Le 9 décembre 2002, Paula Tattmar décède dans sa quatre-vingt-dixième année. Elle part rejoindre Martin, mort dans les années quatre-vingt.
Le 31 juillet 2005, Agnès Bertrand décède à Lagrasse à l’âge de 95 ans.
Aujourd’hui, la boulangerie n’existe plus. L’immeuble est en travaux. On parle d’un projet d’école de cuisine pour stagiaires huppés. Sur le mur extérieur, une plaque rappelle le destin unique de deux fugitifs, et l’honneur infini de ceux qui les sauvèrent…

 

(1) « Le récit de Paula Tattmar, sauvée de la Shoah par un couple de Justes de l’Aude« , édité en 2011 par le Collège Joseph Anglade de Lézignan-Corbières. Madame Chaignon-Trias, professeure d’histoire-géographie et d’éducation civique ; Madame Seguin, professeure de lettres classiques ; Madame Banastier, Directrice de l’école de Lagrasse.

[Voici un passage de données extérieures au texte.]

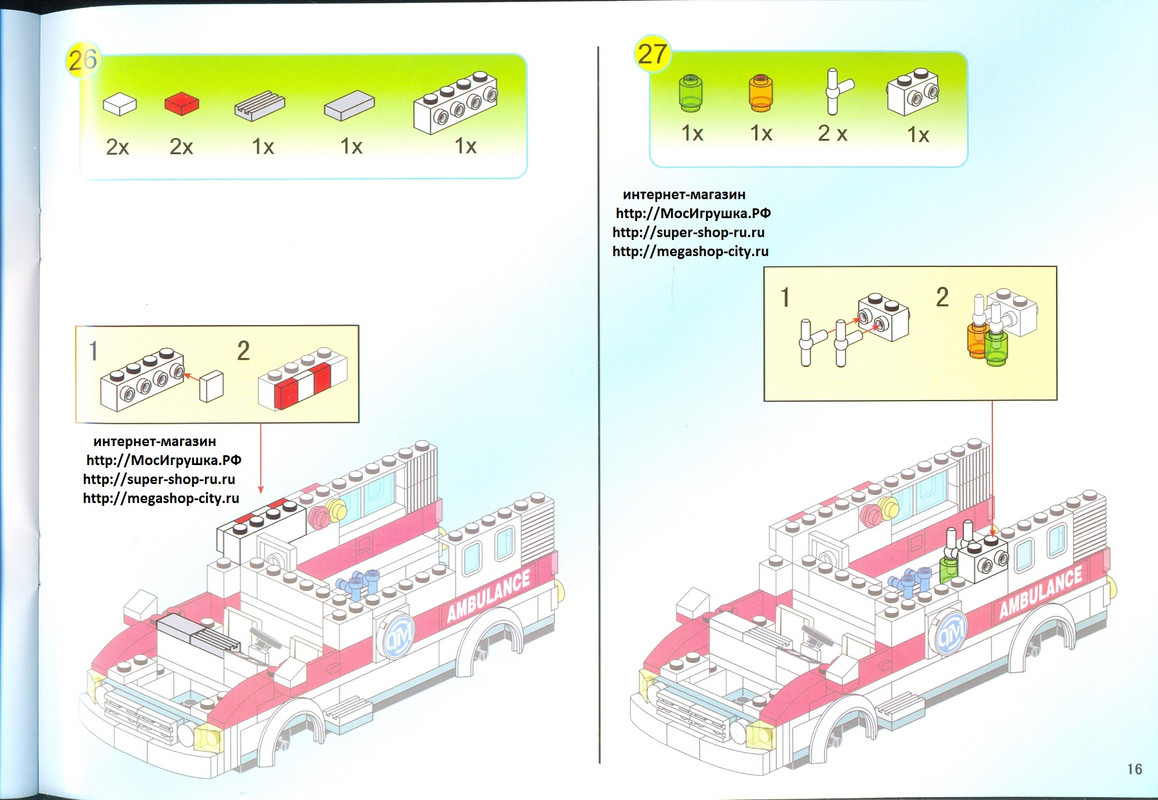 26

2x 2x 1x 1x 1x

1 2

интернет-магазин
http://МосИгрушка.РФ
http://super-shop-ru.ru
http://megashop-city.ru

AMBULANCE

27

1x 1x 2 x 1x

интернет-магазин
http://МосИгрушка.РФ
http://super-shop-ru.ru
http://megashop-city.ru

1 2

AMBULANCE

16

(2) « Le 31 janvier 1944, une traction avant noire et un camion bâché s’arrêtent sur la place de Salsigne. Pas de crissements de pneus, pas d’ordres qui claquent avec les portières. Les trois civils de la voiture et les sept ou huit soldats allemands du camion sortent tranquillement. Ils savent où ils vont dans le village, deux maisons dans une ruelle, ils entrent brusquement et arrêtent les personnes présentes. Des ouvriers de la mine, mais des Juifs, des étrangers. Pierre Laval a décidé de répondre à la demande des occupants, et de livrer les Juifs étrangers. Un des trois civils porte le nom du plus génial des musiciens. Il s’appelle René Bach, c’est un Alsacien, interprète officiel de la Gestapo à Carcassonne, c’est lui qui dirige l’opération. Au passage, il vole l’argent que les ouvriers gardent dans un tiroir, une valise, une boîte de biscuits. Il donne ses ordres en allemand. Il a, sur un papier, une liste qu’il garde à la main. La liste des noms de tous les ouvriers juifs de l’entreprise. Ce jour-là, seuls treize d’entre eux montent dans le camion, au village, à la mine et à l’usine. Ils partiront pour Drancy, puis seront déportés au camp d’Auschwitz le 10 février 1944 par le convoi n°68. Un seul homme dont le nom figure sur la liste va échapper à la Gestapo et à la police de Vichy. Martin Tattmar s’est enfui de la mine de Salsigne quelques semaines auparavant. Il s’est réfugié à Lagrasse, où il passe le reste de la guerre caché dans le grenier de Lucien Bertrand, le boulanger du village. » Extrait de Poison d’Or, de Jean-Michel Mariou, paru en avril 2021 aux éditions Verdier.
(3) Interview réalisée le 22 janvier 1996 à Cincinnati par Joanne Centa pour la Fondation pour l’histoire visuelle des survivants de la Shoah (Steven Spielberg).